Lorsqu’on se confronte à ses sophistications, il devient clair que les (x) sont plus rares qu’on ne le penserait de prime abord. Pour donner un exemple de (x) auquel nous reviendrons en parlant de l’aspect appropriatif, « Antarctique » en est un (cette partie, 6.1.1). « L’Antarctique est public », ou « l’Antarctique est privé » sont des énoncés de prime abord bien formés, mais qui nous semblent dénués de sens. De plus, aucun mot ne peut être intercalé de manière à leur donner un sens : « l’Antarctique est un lieu public », « l’Antarctique est de notoriété publique » sont des énoncés dénués de sens. Enfin, « l’Antarctique est un bien public » semble doué de sens mais est un énoncé métaphorique : il est produit dans l’idée de faire référence à l’Antarctique en tant que bien public de la société politique mondiale, société qui n’existe pas à strictement parler. L’énoncé en question n’est d’ailleurs pas ordinaire. Si nous disons maintenant que « la protection de l’Antarctique est d’intérêt public », le sujet logique est « la protection de l’Antarctique », non « l’Antarctique ». En conclusion, « Antarctique » est bien un (x), autrement dit tombe en dehors du champ de prédication. R2 indique donc que les x appartiennent au champ de prédication, que les (x) n’y appartiennent pas, et nous pouvons maintenant considérer qu’il existe des x et des (x). Cette règle ne parvient pas pour autant à nous dire comment situer la limite de ce champ, raison pour laquelle j’ai développé un exemple. Elle nous dit seulement que c’est exclusivement avec des x qu’on parvient à construire des propositions douées de sens, mais ne nous dit pas quels sont ces x296.

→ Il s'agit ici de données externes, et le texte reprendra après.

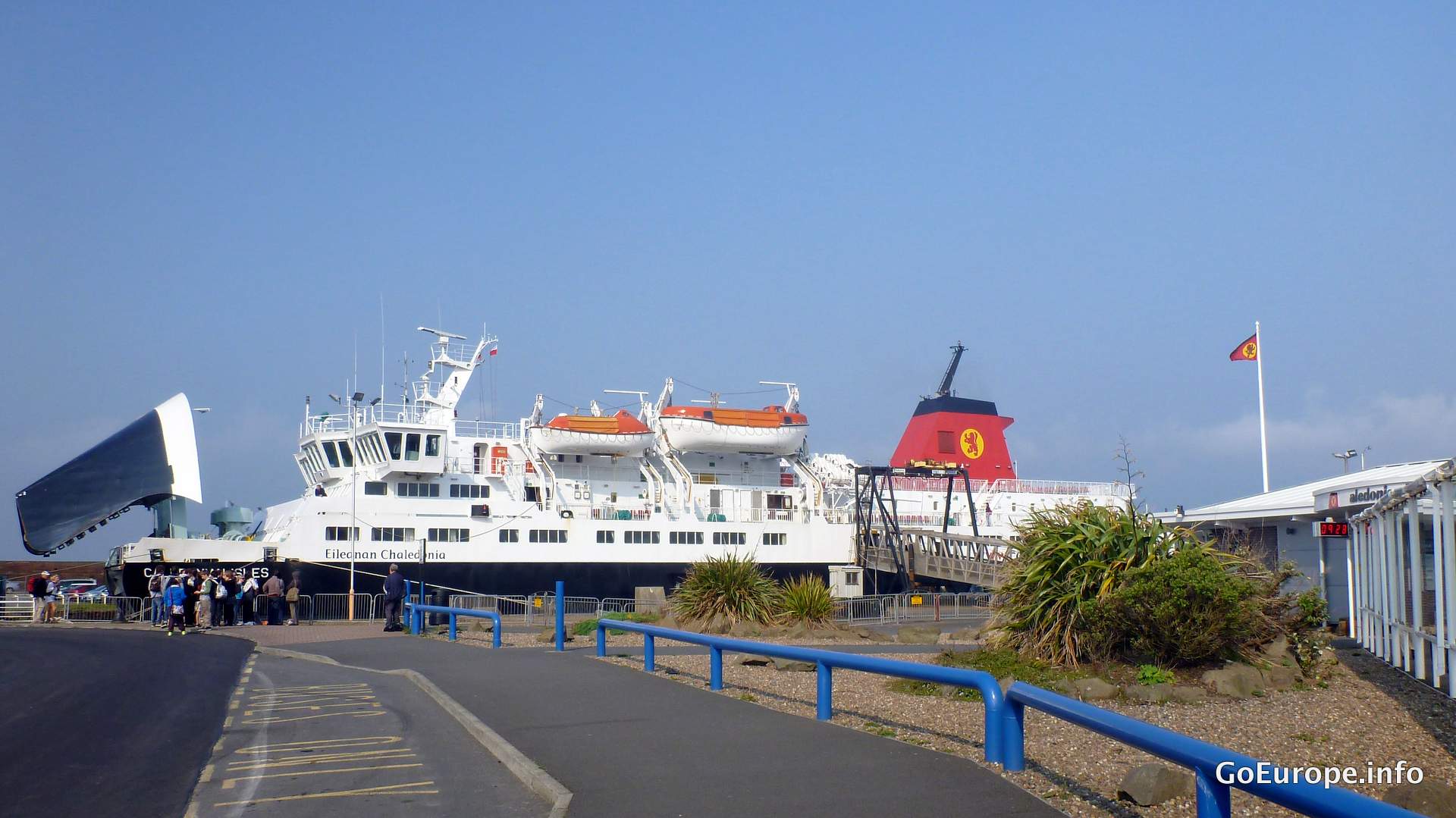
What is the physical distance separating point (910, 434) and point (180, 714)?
41.6 meters

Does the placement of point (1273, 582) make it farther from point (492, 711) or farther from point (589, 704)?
point (492, 711)

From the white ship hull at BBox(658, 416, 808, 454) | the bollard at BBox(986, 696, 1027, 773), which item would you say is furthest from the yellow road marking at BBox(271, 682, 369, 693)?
the white ship hull at BBox(658, 416, 808, 454)

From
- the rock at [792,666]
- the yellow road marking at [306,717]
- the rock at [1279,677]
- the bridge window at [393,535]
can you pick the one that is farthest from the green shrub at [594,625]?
the bridge window at [393,535]

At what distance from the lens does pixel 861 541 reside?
41000 mm

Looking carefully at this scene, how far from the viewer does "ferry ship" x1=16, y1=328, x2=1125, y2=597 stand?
32938 mm

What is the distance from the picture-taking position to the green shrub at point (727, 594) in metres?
21.1

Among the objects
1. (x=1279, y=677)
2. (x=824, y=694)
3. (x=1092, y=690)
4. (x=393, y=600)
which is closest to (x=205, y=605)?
(x=393, y=600)

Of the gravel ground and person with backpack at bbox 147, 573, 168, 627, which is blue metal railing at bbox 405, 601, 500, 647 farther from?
person with backpack at bbox 147, 573, 168, 627

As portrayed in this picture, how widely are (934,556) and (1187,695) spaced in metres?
27.2

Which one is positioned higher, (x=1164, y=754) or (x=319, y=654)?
(x=1164, y=754)

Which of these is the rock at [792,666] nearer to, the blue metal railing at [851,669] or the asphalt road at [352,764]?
the blue metal railing at [851,669]

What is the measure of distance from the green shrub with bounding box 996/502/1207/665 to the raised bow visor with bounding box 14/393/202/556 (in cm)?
2882

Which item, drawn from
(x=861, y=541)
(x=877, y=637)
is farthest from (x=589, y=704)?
(x=861, y=541)

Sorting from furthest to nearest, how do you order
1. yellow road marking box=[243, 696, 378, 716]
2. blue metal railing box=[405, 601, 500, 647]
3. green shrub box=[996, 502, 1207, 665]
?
Result: 1. blue metal railing box=[405, 601, 500, 647]
2. green shrub box=[996, 502, 1207, 665]
3. yellow road marking box=[243, 696, 378, 716]
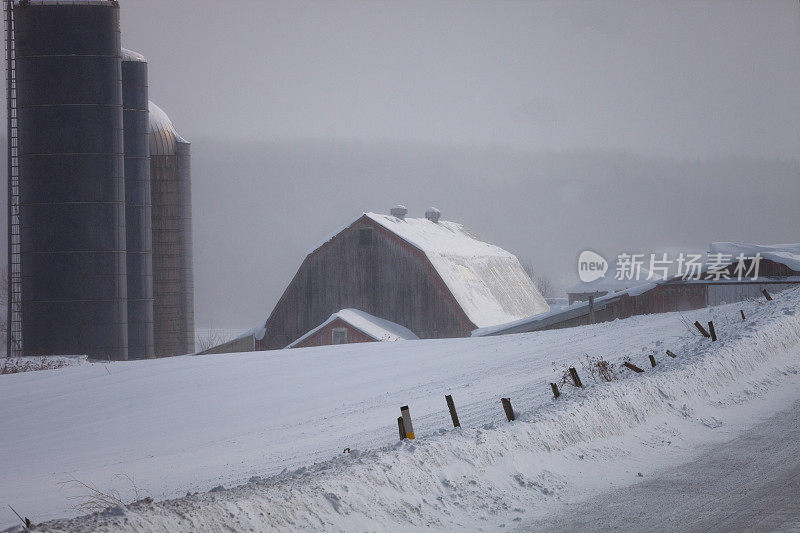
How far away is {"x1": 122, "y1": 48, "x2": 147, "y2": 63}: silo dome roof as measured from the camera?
139ft

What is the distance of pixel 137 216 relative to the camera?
134ft

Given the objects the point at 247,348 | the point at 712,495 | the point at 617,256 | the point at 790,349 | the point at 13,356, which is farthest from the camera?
the point at 617,256

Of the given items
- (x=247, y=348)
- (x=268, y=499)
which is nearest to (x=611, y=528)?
(x=268, y=499)

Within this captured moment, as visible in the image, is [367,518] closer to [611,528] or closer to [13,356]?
[611,528]

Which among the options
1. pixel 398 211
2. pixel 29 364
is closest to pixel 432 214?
pixel 398 211

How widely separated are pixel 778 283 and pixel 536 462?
91.4ft

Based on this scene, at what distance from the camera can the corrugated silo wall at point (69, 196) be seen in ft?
121

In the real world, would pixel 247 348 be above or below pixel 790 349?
below

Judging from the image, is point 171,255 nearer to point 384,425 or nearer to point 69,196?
point 69,196

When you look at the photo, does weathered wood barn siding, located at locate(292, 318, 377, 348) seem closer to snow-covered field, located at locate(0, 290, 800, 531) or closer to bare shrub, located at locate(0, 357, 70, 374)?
snow-covered field, located at locate(0, 290, 800, 531)

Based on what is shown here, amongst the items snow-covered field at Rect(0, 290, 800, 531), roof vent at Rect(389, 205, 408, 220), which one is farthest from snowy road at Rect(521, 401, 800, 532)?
roof vent at Rect(389, 205, 408, 220)

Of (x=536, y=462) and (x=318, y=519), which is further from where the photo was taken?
(x=536, y=462)

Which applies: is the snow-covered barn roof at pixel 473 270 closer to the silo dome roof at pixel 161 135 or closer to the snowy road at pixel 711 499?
the silo dome roof at pixel 161 135

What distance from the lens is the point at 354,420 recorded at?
1919 cm
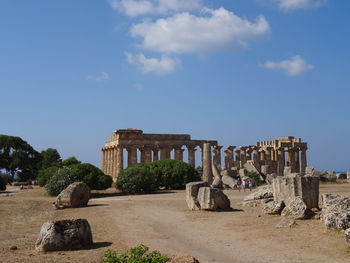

Montrer pourquoi les propositions ayant le nom d’un x pour sujet sont douées de sens alors que celles ayant le nom d’un (x) pour sujet ne le sont pas n’est pas une tâche logique, mais sémantique. C’est l’intension des x qui est en jeu dans cet effort. On se rappellera donc simplement qu’il se circonscrit en trois temps. D’abord, l’opposition public-privé relève du domaine du nomos. Plus précisément, elle est institutionnelle, au sens des faits institutionnels (cette partie, 7.2). Ensuite, elle se dit dans le cadre d’une partie séparée des autres de ce domaine : d’un ordre juridique souverain, en cela détaché des ordres juridiques « externes », à savoir d’une société politique. Enfin, elle se dit à strictement parler dans le cadre d’un certain type de société politique, la république (la partie III sera consacrée à le mettre en évidence). Le champ de prédication strict de nos prédicats est donc une république quelconque donnée. Il y a aussi des cas non stricts, qui seront abordés.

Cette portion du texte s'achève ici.